Tennessee plans 1st COVID-19-era execution, more scheduled

Tennessee will execute its first inmate since the outbreak of the pandemic. The state is planning to use a lethal injection procedure, which has been less common than the electric chair in recent decades.

Tennessee plans 1st COVID-19-era execution, more scheduled

Oscar Smith, 72 years old, will die in 1989 for the murders of his estranged spouse and her teenage sons. Tennessee will be executed using the preferred method of execution. This is in contrast to South Carolina which was preparing for an unusual U.S. firing squad execution. The execution of the April 29 execution was put on hold by South Carolina's Supreme Court . stated that a detailed order would be issued.

Tennessee's secrecy laws prohibit the public from knowing how Smith was executed using the drugs.

Despite the pleas of corrections officers, South Carolina legislators have not passed a similar law to protect drug suppliers' confidentiality. The state is now using an older and less commonly used execution method. In 2010, the last firing squad execution in America was completed.

South Carolina has highlighted its difficulties in obtaining lethal injection drugs in the recent years. This is a problem in many states due to refusals by manufacturers and pharmacies to supply execution-related medications.

Smith argued that he should be executed also by firing squad. He argued that it is less painful than Tennessee, but his lawsuit was denied.

This execution would be the first in a series of five Tennessee plans for 2022. Tennessee will resume its pre-pandemic pace and continue to execute inmates to death at a rapid, pre-pandemic rate. According to the Washington-based Death Penalty Information Center, Tennessee and Texas have the highest number of death warrants this year.

Smith was scheduled to be executed in June 2020, but that was one of many dates postponed by the pandemic.

Smith was convicted for fatally stabbing and shooting Judith Smith, her sons Jason Burnett and Chad Burnett (13 and 16), at their Nashville home on October 1, 1989.

Smith maintains that he is innocent. Tuesday was rejected by Republican Gov. in a clemency file. Smith's legal team, Bill Lee, claimed that Smith had problems with the jury during his 1990 trial.

Smith said Monday that "there is one thing I know for a certainty," in a telephone interview with The Associated Press. "I know exactly where I am going." My faith and belief will get me to my savior, and my family who's already deceased.

After a new DNA analysis which found DNA from an unknown person on one the murder weapons, his attorneys refused to reopen the case.

Since February 2020, Nicholas Sutton, an inmate of an east Tennessee prison, was killed in the electric chair. Only two of the seven Tennessee inmates executed since 2018, when Tennessee ended its execution pause that had been in place since 2009, were killed by lethal injection.

Smith refused to choose between lethal injection and chair, so lethal injection became the default method.

Tennessee uses three drugs to kill inmates: midazolam to make them unconscious; vecuroniumbromide to paralyze them; and potassium chloride to stop their hearts beating.

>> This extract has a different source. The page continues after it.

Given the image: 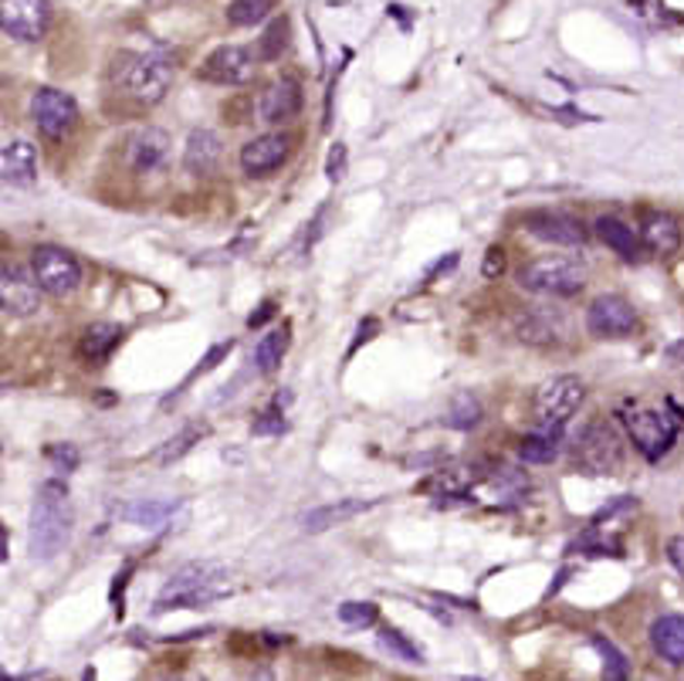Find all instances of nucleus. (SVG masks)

Officials claim that midazolam makes an inmate unconscious and unable to feel pain . Expert witnesses for inmates claim that the drugs could cause sensations such as drowning, suffocation, and chemical burning, while making it impossible for inmates to move or call out.

Oklahoma's last October saw an inmate die from the same three-drug lethal injection after he received midazolam. Since then, Oklahoma has performed three lethal injections without any similar reactions.

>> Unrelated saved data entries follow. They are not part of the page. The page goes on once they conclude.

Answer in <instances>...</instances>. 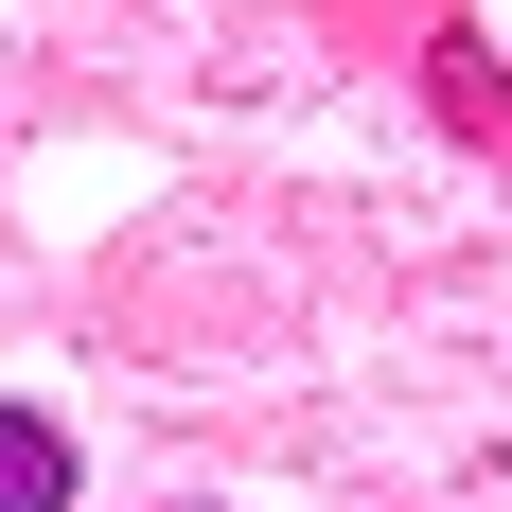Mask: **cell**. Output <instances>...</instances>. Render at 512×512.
Returning a JSON list of instances; mask_svg holds the SVG:
<instances>
[{
  "label": "cell",
  "mask_w": 512,
  "mask_h": 512,
  "mask_svg": "<svg viewBox=\"0 0 512 512\" xmlns=\"http://www.w3.org/2000/svg\"><path fill=\"white\" fill-rule=\"evenodd\" d=\"M0 512H71V424L0 407Z\"/></svg>",
  "instance_id": "1"
}]
</instances>
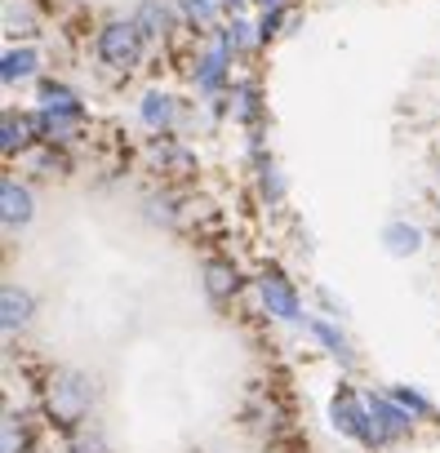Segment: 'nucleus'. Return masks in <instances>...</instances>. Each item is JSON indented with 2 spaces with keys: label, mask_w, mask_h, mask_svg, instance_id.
<instances>
[{
  "label": "nucleus",
  "mask_w": 440,
  "mask_h": 453,
  "mask_svg": "<svg viewBox=\"0 0 440 453\" xmlns=\"http://www.w3.org/2000/svg\"><path fill=\"white\" fill-rule=\"evenodd\" d=\"M89 404H94L89 378H81V373H54V378H50V413H54L63 426H85Z\"/></svg>",
  "instance_id": "nucleus-1"
},
{
  "label": "nucleus",
  "mask_w": 440,
  "mask_h": 453,
  "mask_svg": "<svg viewBox=\"0 0 440 453\" xmlns=\"http://www.w3.org/2000/svg\"><path fill=\"white\" fill-rule=\"evenodd\" d=\"M329 422L343 431V435H351V440H360V444H369V449H378V435H374V413H369V400L365 395H356L351 387H343L338 395H334V404H329Z\"/></svg>",
  "instance_id": "nucleus-2"
},
{
  "label": "nucleus",
  "mask_w": 440,
  "mask_h": 453,
  "mask_svg": "<svg viewBox=\"0 0 440 453\" xmlns=\"http://www.w3.org/2000/svg\"><path fill=\"white\" fill-rule=\"evenodd\" d=\"M138 36H143V32H138L134 23H107V27L98 32V58H103L107 67H134V63H138V50H143Z\"/></svg>",
  "instance_id": "nucleus-3"
},
{
  "label": "nucleus",
  "mask_w": 440,
  "mask_h": 453,
  "mask_svg": "<svg viewBox=\"0 0 440 453\" xmlns=\"http://www.w3.org/2000/svg\"><path fill=\"white\" fill-rule=\"evenodd\" d=\"M259 294H263V307H267L276 320H303V298H298V289H294L276 267H267V272L259 276Z\"/></svg>",
  "instance_id": "nucleus-4"
},
{
  "label": "nucleus",
  "mask_w": 440,
  "mask_h": 453,
  "mask_svg": "<svg viewBox=\"0 0 440 453\" xmlns=\"http://www.w3.org/2000/svg\"><path fill=\"white\" fill-rule=\"evenodd\" d=\"M365 400H369V413H374V435H378V449L413 431V413H409V409H400L391 395H365Z\"/></svg>",
  "instance_id": "nucleus-5"
},
{
  "label": "nucleus",
  "mask_w": 440,
  "mask_h": 453,
  "mask_svg": "<svg viewBox=\"0 0 440 453\" xmlns=\"http://www.w3.org/2000/svg\"><path fill=\"white\" fill-rule=\"evenodd\" d=\"M0 218H5V226H27L32 222V191L19 182H5L0 187Z\"/></svg>",
  "instance_id": "nucleus-6"
},
{
  "label": "nucleus",
  "mask_w": 440,
  "mask_h": 453,
  "mask_svg": "<svg viewBox=\"0 0 440 453\" xmlns=\"http://www.w3.org/2000/svg\"><path fill=\"white\" fill-rule=\"evenodd\" d=\"M27 320H32V294L5 285V294H0V325H5V334L23 329Z\"/></svg>",
  "instance_id": "nucleus-7"
},
{
  "label": "nucleus",
  "mask_w": 440,
  "mask_h": 453,
  "mask_svg": "<svg viewBox=\"0 0 440 453\" xmlns=\"http://www.w3.org/2000/svg\"><path fill=\"white\" fill-rule=\"evenodd\" d=\"M236 285H241V276H236L232 263H223V258L205 263V294H209L213 303H228V298L236 294Z\"/></svg>",
  "instance_id": "nucleus-8"
},
{
  "label": "nucleus",
  "mask_w": 440,
  "mask_h": 453,
  "mask_svg": "<svg viewBox=\"0 0 440 453\" xmlns=\"http://www.w3.org/2000/svg\"><path fill=\"white\" fill-rule=\"evenodd\" d=\"M382 245H387V254L405 258V254H418L422 250V232H418V226H409V222H391L387 232H382Z\"/></svg>",
  "instance_id": "nucleus-9"
},
{
  "label": "nucleus",
  "mask_w": 440,
  "mask_h": 453,
  "mask_svg": "<svg viewBox=\"0 0 440 453\" xmlns=\"http://www.w3.org/2000/svg\"><path fill=\"white\" fill-rule=\"evenodd\" d=\"M228 45H232V41L223 36V41H218V45L209 50L205 67L196 72V85H200V89H218V85H223V72H228Z\"/></svg>",
  "instance_id": "nucleus-10"
},
{
  "label": "nucleus",
  "mask_w": 440,
  "mask_h": 453,
  "mask_svg": "<svg viewBox=\"0 0 440 453\" xmlns=\"http://www.w3.org/2000/svg\"><path fill=\"white\" fill-rule=\"evenodd\" d=\"M32 72H36V54H32V50H10L5 63H0V81H5V85L27 81Z\"/></svg>",
  "instance_id": "nucleus-11"
},
{
  "label": "nucleus",
  "mask_w": 440,
  "mask_h": 453,
  "mask_svg": "<svg viewBox=\"0 0 440 453\" xmlns=\"http://www.w3.org/2000/svg\"><path fill=\"white\" fill-rule=\"evenodd\" d=\"M143 120L151 129H169L174 125V98L169 94H147L143 98Z\"/></svg>",
  "instance_id": "nucleus-12"
},
{
  "label": "nucleus",
  "mask_w": 440,
  "mask_h": 453,
  "mask_svg": "<svg viewBox=\"0 0 440 453\" xmlns=\"http://www.w3.org/2000/svg\"><path fill=\"white\" fill-rule=\"evenodd\" d=\"M134 27H138L143 36H165V32H169V10L156 5V0H147V5L138 10V19H134Z\"/></svg>",
  "instance_id": "nucleus-13"
},
{
  "label": "nucleus",
  "mask_w": 440,
  "mask_h": 453,
  "mask_svg": "<svg viewBox=\"0 0 440 453\" xmlns=\"http://www.w3.org/2000/svg\"><path fill=\"white\" fill-rule=\"evenodd\" d=\"M312 334H316V338L325 342V351H334V356H338L343 365H351V347H347V338H343V334H338L334 325H325V320H312Z\"/></svg>",
  "instance_id": "nucleus-14"
},
{
  "label": "nucleus",
  "mask_w": 440,
  "mask_h": 453,
  "mask_svg": "<svg viewBox=\"0 0 440 453\" xmlns=\"http://www.w3.org/2000/svg\"><path fill=\"white\" fill-rule=\"evenodd\" d=\"M72 453H107V440H103V431L98 426H76V435H72Z\"/></svg>",
  "instance_id": "nucleus-15"
},
{
  "label": "nucleus",
  "mask_w": 440,
  "mask_h": 453,
  "mask_svg": "<svg viewBox=\"0 0 440 453\" xmlns=\"http://www.w3.org/2000/svg\"><path fill=\"white\" fill-rule=\"evenodd\" d=\"M27 449V422L23 413H5V453H23Z\"/></svg>",
  "instance_id": "nucleus-16"
},
{
  "label": "nucleus",
  "mask_w": 440,
  "mask_h": 453,
  "mask_svg": "<svg viewBox=\"0 0 440 453\" xmlns=\"http://www.w3.org/2000/svg\"><path fill=\"white\" fill-rule=\"evenodd\" d=\"M391 400H396L400 409L418 413V418H427V413H431V400H427L422 391H409V387H400V391H391Z\"/></svg>",
  "instance_id": "nucleus-17"
},
{
  "label": "nucleus",
  "mask_w": 440,
  "mask_h": 453,
  "mask_svg": "<svg viewBox=\"0 0 440 453\" xmlns=\"http://www.w3.org/2000/svg\"><path fill=\"white\" fill-rule=\"evenodd\" d=\"M27 142V120L19 116H5V138H0V147H5V151H14V147H23Z\"/></svg>",
  "instance_id": "nucleus-18"
},
{
  "label": "nucleus",
  "mask_w": 440,
  "mask_h": 453,
  "mask_svg": "<svg viewBox=\"0 0 440 453\" xmlns=\"http://www.w3.org/2000/svg\"><path fill=\"white\" fill-rule=\"evenodd\" d=\"M182 10H187V19H196V23H213L218 0H182Z\"/></svg>",
  "instance_id": "nucleus-19"
},
{
  "label": "nucleus",
  "mask_w": 440,
  "mask_h": 453,
  "mask_svg": "<svg viewBox=\"0 0 440 453\" xmlns=\"http://www.w3.org/2000/svg\"><path fill=\"white\" fill-rule=\"evenodd\" d=\"M276 27H281V10H267V14H263V27H259V36L267 41V36H276Z\"/></svg>",
  "instance_id": "nucleus-20"
},
{
  "label": "nucleus",
  "mask_w": 440,
  "mask_h": 453,
  "mask_svg": "<svg viewBox=\"0 0 440 453\" xmlns=\"http://www.w3.org/2000/svg\"><path fill=\"white\" fill-rule=\"evenodd\" d=\"M259 5H263V10H281V5H285V0H259Z\"/></svg>",
  "instance_id": "nucleus-21"
}]
</instances>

Smith's lawyers in Tennessee argued against the firing squad. They pointed to South Carolina allowing firing squad executions last month, one of only four states that allow this execution method, according the Death Penalty Information Center.

It is difficult to know exactly how certain states have execution drugs in their possession, and others are struggling to obtain them. This is often due to state exemptions from public records.

The Tennessee Department of Correction spokesperson refused to reveal the source of execution drugs. These drugs can be made or compounded. The Associated Press obtained documents about the drugs through a public records request. They were heavily redacted to remove references to the state's source.

In South Carolina, an official in corrections stated in a recent affidavit (PDF) that the state had contacted manufacturers and compounding pharmacies but they refused to supply the drugs.

Although South Carolina failed to pass any additional secrecy regarding lethal injection suppliers in South Carolina, Idaho did so recently.

Republican Governor Brad Little signed legislation prohibiting officials from disclosing -- even in court orders -- where execution drugs were obtained.